Should i run my games with vsync on or off to reduce input lag?

According to this research if i run a 4k game like Witcher 3 ultra ~45 FPS i would benefit from reduced input lag with vsync off.

but isnt the point of having gsync that you can turn vysnc off and lt gsync do the work?

Games like cs:go become unplayable with gsync on and vsync off due to the input lag. i've enabled vsync via the control pannel and its improves it alot.

edit: Turning G-Sync on and V-Sync on and setting fps_max to 60 results in buttery smooth gameplay with little to no input lag.

all help appreicated!
 
Solution
If you turn on Gsync, the only thing the Vsync option in NVCP does is determine whether Vsync gets switched on or off when the game renders at a framerate above your monitor's maximum refresh rate. Below that point Gsync is on and Vsync doesn't even enter the equation.

This means that if you have Gsync enabled and you are not hitting max refresh rate, there should be zero difference with the Vsync setting on or off. Now if you are hitting the max refresh rate, turning the Vsync option on would increase your input lag, not decrease it, since that is one of the drawbacks of Vsync.

To minimize input lag, you should have either Gsync-on/Vsync-off or Gsync-off/Vsync-off.


That actually depends on the situation. If the game does not use triple buffering and you do not have multiple GPU's, that is true, but there are games which use triple buffering, either by option or default. You might also use a multi-GPU setup, which behaves like triple buffering (each GPU has a separate buffer along with the front buffer).
 
The above tests were completed on a single GPU system.
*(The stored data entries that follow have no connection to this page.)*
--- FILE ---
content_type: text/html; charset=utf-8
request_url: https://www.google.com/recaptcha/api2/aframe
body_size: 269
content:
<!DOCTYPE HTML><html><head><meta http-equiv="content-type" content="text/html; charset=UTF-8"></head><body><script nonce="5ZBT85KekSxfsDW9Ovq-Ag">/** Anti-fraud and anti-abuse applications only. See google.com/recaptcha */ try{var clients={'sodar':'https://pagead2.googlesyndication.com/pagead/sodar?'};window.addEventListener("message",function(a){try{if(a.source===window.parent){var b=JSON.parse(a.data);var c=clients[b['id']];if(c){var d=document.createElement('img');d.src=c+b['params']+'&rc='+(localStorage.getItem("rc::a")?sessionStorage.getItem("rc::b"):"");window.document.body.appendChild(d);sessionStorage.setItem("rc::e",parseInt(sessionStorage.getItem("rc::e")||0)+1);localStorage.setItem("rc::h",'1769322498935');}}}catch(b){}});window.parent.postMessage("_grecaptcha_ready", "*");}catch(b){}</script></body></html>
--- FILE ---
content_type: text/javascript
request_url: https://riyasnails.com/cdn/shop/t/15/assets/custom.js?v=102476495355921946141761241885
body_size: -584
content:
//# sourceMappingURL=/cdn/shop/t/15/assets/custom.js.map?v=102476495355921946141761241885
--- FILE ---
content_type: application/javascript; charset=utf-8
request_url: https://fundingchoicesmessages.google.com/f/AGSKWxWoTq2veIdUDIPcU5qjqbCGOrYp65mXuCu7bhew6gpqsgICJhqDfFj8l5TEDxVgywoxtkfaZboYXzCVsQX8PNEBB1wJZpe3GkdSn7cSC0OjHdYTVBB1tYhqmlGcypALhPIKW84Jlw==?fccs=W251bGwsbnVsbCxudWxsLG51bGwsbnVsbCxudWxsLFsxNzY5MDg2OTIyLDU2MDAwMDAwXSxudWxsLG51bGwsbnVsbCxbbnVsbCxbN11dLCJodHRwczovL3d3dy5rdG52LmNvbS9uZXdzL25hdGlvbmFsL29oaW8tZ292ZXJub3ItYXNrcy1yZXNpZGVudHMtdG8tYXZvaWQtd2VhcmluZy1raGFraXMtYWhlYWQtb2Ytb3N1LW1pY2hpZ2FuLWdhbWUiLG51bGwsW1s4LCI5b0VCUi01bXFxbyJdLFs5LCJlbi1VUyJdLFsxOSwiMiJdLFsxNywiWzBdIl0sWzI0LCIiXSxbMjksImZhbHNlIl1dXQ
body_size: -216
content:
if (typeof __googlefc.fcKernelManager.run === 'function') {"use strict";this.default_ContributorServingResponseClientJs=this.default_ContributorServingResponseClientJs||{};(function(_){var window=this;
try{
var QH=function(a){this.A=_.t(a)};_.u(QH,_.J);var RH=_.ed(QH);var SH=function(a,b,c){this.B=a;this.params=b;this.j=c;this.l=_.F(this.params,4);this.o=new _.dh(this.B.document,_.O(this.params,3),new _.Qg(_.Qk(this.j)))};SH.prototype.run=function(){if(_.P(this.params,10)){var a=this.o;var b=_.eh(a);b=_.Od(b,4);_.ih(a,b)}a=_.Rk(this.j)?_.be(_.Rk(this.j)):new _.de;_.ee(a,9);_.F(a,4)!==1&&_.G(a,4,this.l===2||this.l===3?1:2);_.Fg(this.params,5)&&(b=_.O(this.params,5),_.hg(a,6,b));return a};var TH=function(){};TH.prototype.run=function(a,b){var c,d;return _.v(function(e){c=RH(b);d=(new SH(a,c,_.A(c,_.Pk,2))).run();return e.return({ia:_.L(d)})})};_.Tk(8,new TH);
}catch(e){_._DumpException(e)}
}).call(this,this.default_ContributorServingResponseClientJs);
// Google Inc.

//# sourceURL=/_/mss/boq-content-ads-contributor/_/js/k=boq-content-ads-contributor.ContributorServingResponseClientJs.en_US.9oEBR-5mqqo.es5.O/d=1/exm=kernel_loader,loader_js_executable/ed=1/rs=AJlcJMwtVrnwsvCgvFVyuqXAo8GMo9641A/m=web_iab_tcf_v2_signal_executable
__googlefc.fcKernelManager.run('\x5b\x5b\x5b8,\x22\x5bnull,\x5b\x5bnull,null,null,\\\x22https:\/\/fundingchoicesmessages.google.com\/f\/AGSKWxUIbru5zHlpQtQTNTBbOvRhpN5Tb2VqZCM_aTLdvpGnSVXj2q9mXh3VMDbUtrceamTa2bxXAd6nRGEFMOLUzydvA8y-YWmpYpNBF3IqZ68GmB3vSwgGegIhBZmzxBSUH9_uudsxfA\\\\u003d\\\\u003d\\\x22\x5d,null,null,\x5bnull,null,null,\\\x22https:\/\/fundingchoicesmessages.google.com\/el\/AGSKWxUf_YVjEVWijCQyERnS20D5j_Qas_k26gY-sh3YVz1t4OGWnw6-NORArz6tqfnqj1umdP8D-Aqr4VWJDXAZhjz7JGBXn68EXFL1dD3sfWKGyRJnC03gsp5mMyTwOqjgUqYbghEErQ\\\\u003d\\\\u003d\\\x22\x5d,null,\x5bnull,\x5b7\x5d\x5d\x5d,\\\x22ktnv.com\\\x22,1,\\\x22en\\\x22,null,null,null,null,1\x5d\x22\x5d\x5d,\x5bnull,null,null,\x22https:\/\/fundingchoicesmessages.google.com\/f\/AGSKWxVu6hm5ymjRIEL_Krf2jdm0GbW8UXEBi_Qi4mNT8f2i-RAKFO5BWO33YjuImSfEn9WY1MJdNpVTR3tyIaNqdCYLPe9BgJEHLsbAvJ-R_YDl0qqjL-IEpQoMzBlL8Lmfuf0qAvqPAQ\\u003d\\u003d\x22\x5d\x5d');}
I understand the only setting they changed was they enabled/disabled the vsync optons in the NVCP (global settings) and tripple buffer is disabled by default.

The ONLY difference between the charts below is FPS and vsync on/off and fps.

IT MAKES NO SENSE THAT VSYNC OFF HAS LOWER LATENCY THAN WITH IT ON SPECIFICALLY AT 45 FPS ON THE SAME 144HZ MONITOR.

screenshot_22.png

screenshot_21.png

screenshot_17.png

screenshot_18.png
 


The higher FPS showed the reverse effect as lower FPS.

There are another factors at play, and that is the engine and drivers. Nvidia does use prerendered frames by default, and the engine may be doing some odd things. Perhaps even the monitor plays a role in it.

Anyways, those charts are definitely inconsistent.
 
After a 2nd look, I do have a theory. It is the very high FPS charts which do the reverse of what you'd expect, and that may be due to how Nvidia has disabled V-sync at your refresh rate or higher FPS. Originally, Nvidia did not offer that as an option, and perhaps their work around to add that as an option, due to AMD having it as an option, required some coding that just isn't very efficient.